GI-SAXS measurements with synchrotron tender X-rays (λ = 0.539 nm, 2.30 keV) were achieved at various α_i. Figure 14 shows the 2D GI-SAXS images for 30 nm thick film at room temperature. The CB mesogens at this thickness as mentioned before are oriented both in the homeotropic and planar directions (coexistence). The α_c in this sample was estimated at about 0.54° for this X-ray energy. Under conditions of α_i < α_c (α_c is about 0.54° for 2.30 keV), the scattering signals in the thin film was observed only the out-of-plane direction as shown in Figure 14a and b, where Λ is estimated as in the range less than 10–20 nm in these experimental conditions. It is apparently indicated that the CB mesogens adopt homeotropic orientation in the free surface region. When α_i > α_c, the out-of-plane scatterings were split into double peaks in the q_z direction as shown in Figure 14c–e. The split double peaks originate from the transmitted X-ray through the film and then reflected on the substrate [44]. Hence, the high q_z peak of the double peaks can be assigned to the scattering from the reflection path on the film surface. The split spots means that the X-ray beam actually travelled through the overall film thickness and reached the sample/substrate interface. When α_i > α_c (Λ > 100 nm), the peaks appeared in-plane direction due to the planar orientation were clearly observed as shown in Figure 14d–f with arrows. These signals undoubtedly originate from the mesogens near the polymer/substrate interface.
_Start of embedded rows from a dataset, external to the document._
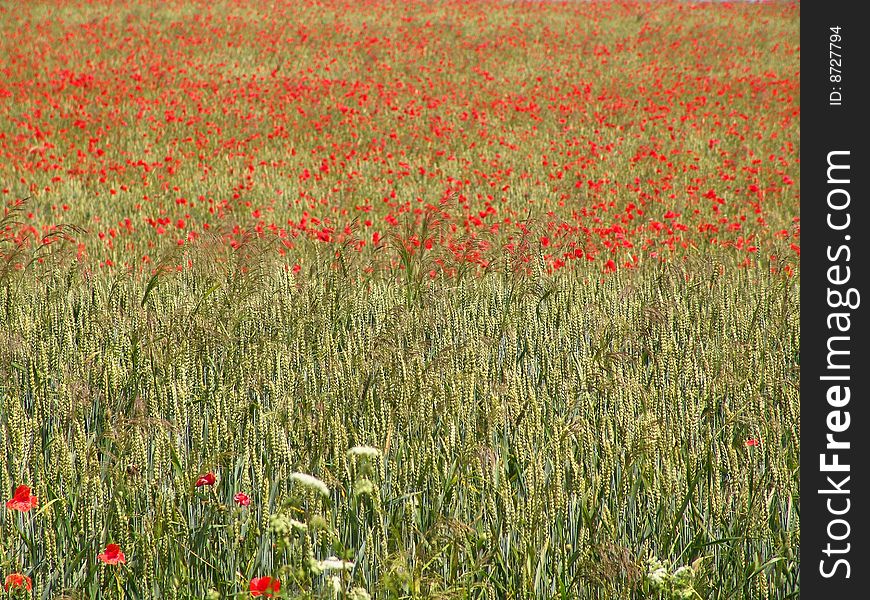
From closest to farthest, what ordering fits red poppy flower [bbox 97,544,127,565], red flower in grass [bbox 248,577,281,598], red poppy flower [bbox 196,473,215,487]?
red flower in grass [bbox 248,577,281,598]
red poppy flower [bbox 97,544,127,565]
red poppy flower [bbox 196,473,215,487]

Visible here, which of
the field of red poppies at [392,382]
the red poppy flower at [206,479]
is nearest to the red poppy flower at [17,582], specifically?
the field of red poppies at [392,382]

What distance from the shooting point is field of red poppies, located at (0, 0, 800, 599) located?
2.20m

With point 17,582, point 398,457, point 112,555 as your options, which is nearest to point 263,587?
point 112,555

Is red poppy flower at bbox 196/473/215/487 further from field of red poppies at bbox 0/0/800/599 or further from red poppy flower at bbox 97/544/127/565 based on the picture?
red poppy flower at bbox 97/544/127/565

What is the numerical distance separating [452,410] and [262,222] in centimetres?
505

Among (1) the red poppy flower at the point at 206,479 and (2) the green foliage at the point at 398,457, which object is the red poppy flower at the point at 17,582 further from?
(1) the red poppy flower at the point at 206,479

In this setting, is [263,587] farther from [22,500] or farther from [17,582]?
[22,500]

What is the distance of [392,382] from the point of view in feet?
8.76

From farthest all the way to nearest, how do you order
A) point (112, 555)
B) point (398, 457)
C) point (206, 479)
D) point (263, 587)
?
point (398, 457), point (206, 479), point (112, 555), point (263, 587)

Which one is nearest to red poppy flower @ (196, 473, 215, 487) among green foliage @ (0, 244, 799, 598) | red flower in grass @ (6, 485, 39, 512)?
green foliage @ (0, 244, 799, 598)

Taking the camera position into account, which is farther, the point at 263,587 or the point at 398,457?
the point at 398,457

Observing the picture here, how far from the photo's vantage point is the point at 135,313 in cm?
392

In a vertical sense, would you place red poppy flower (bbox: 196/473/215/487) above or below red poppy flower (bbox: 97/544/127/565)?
above
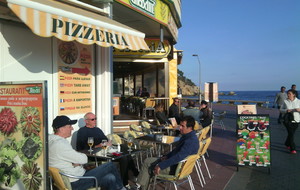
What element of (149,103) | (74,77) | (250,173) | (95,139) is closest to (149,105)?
(149,103)

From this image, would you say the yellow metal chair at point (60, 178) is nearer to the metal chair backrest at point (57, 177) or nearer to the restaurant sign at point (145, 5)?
the metal chair backrest at point (57, 177)

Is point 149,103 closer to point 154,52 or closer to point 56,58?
point 154,52

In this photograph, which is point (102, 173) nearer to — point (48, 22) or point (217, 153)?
point (48, 22)

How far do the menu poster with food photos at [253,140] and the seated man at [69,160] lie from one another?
291 centimetres

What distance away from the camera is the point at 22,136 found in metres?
3.02

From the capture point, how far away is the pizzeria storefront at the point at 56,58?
3.10m

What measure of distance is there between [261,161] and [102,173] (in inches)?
133

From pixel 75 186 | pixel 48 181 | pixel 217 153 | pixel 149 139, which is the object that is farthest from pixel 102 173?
pixel 217 153

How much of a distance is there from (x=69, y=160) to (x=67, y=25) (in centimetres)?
183

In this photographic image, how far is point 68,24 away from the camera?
12.5 ft

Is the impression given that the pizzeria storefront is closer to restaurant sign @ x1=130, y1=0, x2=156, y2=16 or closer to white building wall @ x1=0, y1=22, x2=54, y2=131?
white building wall @ x1=0, y1=22, x2=54, y2=131

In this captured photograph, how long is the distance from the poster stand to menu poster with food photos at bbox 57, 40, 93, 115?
3.25 meters

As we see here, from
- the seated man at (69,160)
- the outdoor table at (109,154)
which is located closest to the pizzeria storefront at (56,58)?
the seated man at (69,160)

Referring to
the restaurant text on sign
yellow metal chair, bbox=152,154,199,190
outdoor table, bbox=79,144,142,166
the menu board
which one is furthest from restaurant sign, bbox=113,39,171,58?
yellow metal chair, bbox=152,154,199,190
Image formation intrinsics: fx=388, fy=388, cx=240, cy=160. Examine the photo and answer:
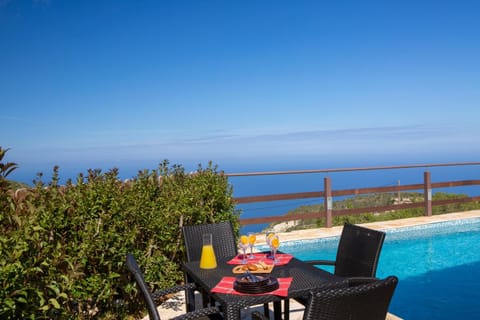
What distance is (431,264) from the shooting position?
5.63 m

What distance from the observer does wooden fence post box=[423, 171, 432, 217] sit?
8.00 meters

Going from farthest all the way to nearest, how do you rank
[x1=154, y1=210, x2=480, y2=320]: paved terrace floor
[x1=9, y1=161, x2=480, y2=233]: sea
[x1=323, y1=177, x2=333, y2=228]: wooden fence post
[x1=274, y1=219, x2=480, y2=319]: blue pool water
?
[x1=323, y1=177, x2=333, y2=228]: wooden fence post → [x1=9, y1=161, x2=480, y2=233]: sea → [x1=274, y1=219, x2=480, y2=319]: blue pool water → [x1=154, y1=210, x2=480, y2=320]: paved terrace floor

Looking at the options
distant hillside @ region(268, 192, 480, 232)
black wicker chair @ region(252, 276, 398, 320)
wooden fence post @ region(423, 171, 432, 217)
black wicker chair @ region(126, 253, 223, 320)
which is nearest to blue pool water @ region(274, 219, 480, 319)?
wooden fence post @ region(423, 171, 432, 217)

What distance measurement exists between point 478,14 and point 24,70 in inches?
844

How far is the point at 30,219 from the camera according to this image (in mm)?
1902

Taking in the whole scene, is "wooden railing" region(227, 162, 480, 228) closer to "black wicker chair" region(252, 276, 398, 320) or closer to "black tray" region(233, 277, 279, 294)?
"black tray" region(233, 277, 279, 294)

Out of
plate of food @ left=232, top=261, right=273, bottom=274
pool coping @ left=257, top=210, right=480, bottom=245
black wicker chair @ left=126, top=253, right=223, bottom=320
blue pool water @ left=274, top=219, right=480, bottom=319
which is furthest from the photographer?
pool coping @ left=257, top=210, right=480, bottom=245

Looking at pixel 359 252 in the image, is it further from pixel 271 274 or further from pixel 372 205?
pixel 372 205

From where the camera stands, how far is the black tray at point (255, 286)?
6.06 feet

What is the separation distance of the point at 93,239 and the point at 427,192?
287 inches

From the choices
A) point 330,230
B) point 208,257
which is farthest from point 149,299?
point 330,230

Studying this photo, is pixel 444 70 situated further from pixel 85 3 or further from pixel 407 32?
pixel 85 3

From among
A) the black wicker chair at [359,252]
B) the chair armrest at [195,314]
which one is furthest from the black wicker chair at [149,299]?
the black wicker chair at [359,252]

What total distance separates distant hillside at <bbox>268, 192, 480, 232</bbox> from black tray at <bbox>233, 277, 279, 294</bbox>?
4.98 m
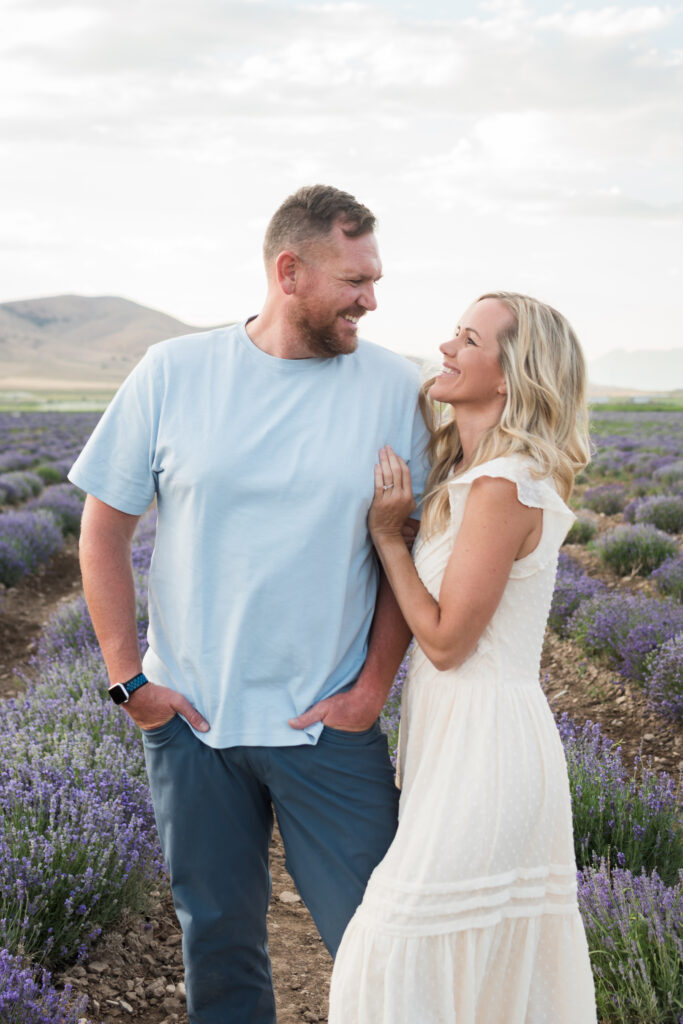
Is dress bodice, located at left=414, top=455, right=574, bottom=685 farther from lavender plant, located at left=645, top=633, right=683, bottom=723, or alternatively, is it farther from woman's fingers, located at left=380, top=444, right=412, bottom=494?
lavender plant, located at left=645, top=633, right=683, bottom=723

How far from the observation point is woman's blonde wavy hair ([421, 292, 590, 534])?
213 centimetres

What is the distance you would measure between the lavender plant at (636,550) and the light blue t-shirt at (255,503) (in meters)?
6.77

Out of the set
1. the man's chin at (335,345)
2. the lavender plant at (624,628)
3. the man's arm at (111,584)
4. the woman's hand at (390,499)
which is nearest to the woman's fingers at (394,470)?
the woman's hand at (390,499)

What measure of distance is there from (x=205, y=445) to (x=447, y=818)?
1.03 meters

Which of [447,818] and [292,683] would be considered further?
[292,683]

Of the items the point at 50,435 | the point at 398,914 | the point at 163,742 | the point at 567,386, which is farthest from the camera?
the point at 50,435

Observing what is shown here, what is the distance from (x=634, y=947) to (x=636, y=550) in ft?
21.6

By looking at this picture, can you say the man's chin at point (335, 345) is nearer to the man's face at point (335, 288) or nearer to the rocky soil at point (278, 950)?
the man's face at point (335, 288)

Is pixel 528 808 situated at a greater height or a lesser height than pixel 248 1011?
greater

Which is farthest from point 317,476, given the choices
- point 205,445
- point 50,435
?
point 50,435

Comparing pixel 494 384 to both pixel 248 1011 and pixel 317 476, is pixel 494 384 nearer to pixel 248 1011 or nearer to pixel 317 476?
pixel 317 476

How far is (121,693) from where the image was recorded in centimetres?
231

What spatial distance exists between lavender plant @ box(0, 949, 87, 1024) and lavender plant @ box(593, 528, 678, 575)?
6.96m

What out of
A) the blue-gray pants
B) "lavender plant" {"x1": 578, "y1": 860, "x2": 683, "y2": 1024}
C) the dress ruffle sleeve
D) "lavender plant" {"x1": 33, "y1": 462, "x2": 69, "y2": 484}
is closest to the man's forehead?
the dress ruffle sleeve
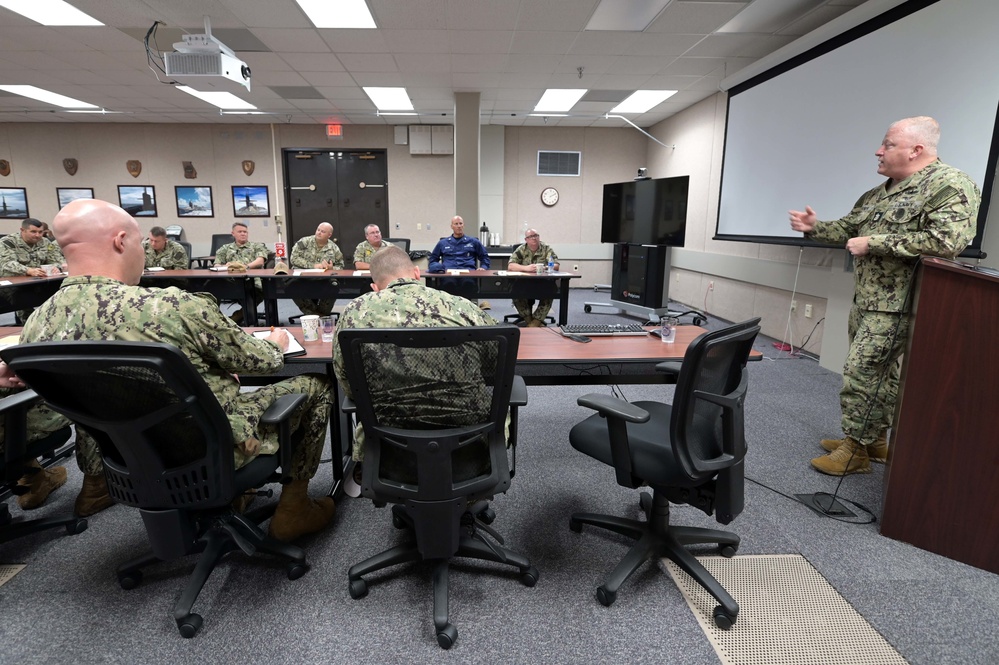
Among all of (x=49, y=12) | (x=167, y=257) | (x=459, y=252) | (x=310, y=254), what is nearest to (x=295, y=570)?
(x=459, y=252)

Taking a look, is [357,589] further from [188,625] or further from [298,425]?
[298,425]

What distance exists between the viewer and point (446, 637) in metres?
1.39

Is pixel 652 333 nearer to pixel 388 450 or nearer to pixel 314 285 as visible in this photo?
pixel 388 450

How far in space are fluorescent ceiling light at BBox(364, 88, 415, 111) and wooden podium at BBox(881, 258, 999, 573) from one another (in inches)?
227

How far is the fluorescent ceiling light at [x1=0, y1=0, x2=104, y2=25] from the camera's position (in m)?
3.60

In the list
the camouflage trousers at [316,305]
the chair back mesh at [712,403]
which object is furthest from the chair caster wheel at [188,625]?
the camouflage trousers at [316,305]

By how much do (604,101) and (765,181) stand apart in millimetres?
2712

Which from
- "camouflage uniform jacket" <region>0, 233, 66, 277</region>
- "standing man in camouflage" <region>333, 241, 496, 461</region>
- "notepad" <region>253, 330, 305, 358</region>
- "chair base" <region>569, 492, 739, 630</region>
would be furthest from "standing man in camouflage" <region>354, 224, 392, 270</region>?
"chair base" <region>569, 492, 739, 630</region>

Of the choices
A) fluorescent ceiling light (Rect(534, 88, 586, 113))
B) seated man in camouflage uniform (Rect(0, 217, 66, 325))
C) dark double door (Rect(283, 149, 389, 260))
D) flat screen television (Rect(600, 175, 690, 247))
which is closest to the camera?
seated man in camouflage uniform (Rect(0, 217, 66, 325))

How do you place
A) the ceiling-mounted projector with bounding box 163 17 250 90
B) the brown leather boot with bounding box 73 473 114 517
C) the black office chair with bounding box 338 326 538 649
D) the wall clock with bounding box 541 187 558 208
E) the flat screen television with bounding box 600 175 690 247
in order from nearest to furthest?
the black office chair with bounding box 338 326 538 649
the brown leather boot with bounding box 73 473 114 517
the ceiling-mounted projector with bounding box 163 17 250 90
the flat screen television with bounding box 600 175 690 247
the wall clock with bounding box 541 187 558 208

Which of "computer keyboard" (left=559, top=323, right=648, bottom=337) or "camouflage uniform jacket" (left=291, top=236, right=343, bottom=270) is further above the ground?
"camouflage uniform jacket" (left=291, top=236, right=343, bottom=270)

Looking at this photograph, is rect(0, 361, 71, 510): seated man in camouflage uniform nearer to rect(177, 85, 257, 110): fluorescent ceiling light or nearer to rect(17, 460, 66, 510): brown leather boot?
rect(17, 460, 66, 510): brown leather boot

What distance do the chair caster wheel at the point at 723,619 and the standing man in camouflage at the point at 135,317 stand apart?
1443 millimetres

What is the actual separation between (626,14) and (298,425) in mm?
3824
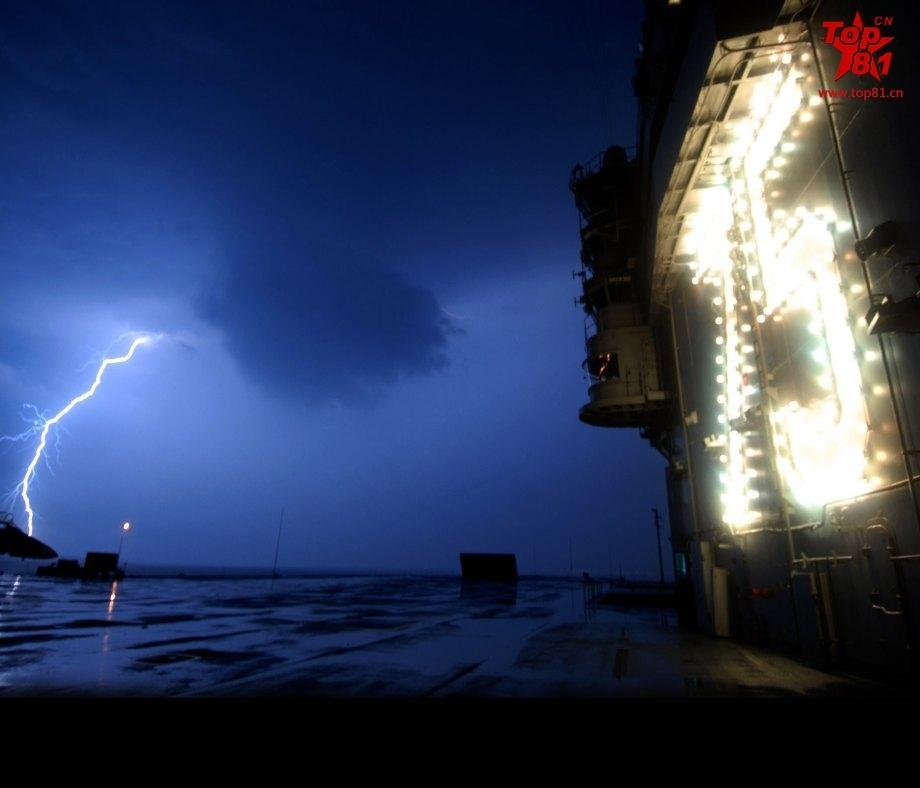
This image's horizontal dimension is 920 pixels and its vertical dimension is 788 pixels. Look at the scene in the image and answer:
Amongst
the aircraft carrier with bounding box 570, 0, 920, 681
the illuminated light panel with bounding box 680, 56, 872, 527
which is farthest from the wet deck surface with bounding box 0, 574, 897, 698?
the illuminated light panel with bounding box 680, 56, 872, 527

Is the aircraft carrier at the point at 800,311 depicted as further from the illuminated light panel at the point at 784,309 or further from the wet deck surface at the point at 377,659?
the wet deck surface at the point at 377,659

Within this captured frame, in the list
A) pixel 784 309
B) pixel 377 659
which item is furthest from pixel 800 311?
pixel 377 659

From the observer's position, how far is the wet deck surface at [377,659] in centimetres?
752

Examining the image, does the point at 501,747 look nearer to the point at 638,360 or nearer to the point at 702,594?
the point at 702,594

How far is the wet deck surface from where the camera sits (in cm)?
752

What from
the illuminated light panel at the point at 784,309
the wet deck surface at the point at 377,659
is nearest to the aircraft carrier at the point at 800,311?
the illuminated light panel at the point at 784,309

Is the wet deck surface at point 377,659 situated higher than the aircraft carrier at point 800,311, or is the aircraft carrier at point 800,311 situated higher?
the aircraft carrier at point 800,311

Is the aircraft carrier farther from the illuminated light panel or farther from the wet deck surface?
the wet deck surface

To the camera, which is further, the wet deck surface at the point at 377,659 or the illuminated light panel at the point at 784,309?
the illuminated light panel at the point at 784,309

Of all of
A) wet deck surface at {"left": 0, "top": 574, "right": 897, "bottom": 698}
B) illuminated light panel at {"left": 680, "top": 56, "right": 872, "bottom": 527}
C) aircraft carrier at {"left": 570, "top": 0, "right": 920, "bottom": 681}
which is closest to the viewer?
aircraft carrier at {"left": 570, "top": 0, "right": 920, "bottom": 681}

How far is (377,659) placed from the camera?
10203 millimetres

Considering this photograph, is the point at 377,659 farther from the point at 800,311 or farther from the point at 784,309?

From the overall data of UV-vis absorption spectroscopic [71] and the GISAXS measurements utilizing hard and tender X-rays, the orientation structural models of CB mesogens in PCBA thin films are schematically illustrated in Figure 15. In thick films with 140 nm, the CB mesogens are almost aligned homeotropically. However, a considerable number of the CB mesogens planarly anchored exist near the substrate (polymer/substrate interface) as revealed by GI-SAXS measurements with hard X-rays (Figure 13). At a thickness of 30 nm, the amounts of homeotropically and planarly oriented CB mesogens is comparable, where depth-resolved information is obtained by GI-SAXS with tender X-ray experiments (Figure 14). In the film thickness of 10–15 nm, the CB mesogens adopt almost planar alignment. When the film becomes further thinner from the critical level of 7 nm, the planar alignment near the surface disappears where the liquid crystal structuring (antiparallel packing of the CB mesogens) is lost.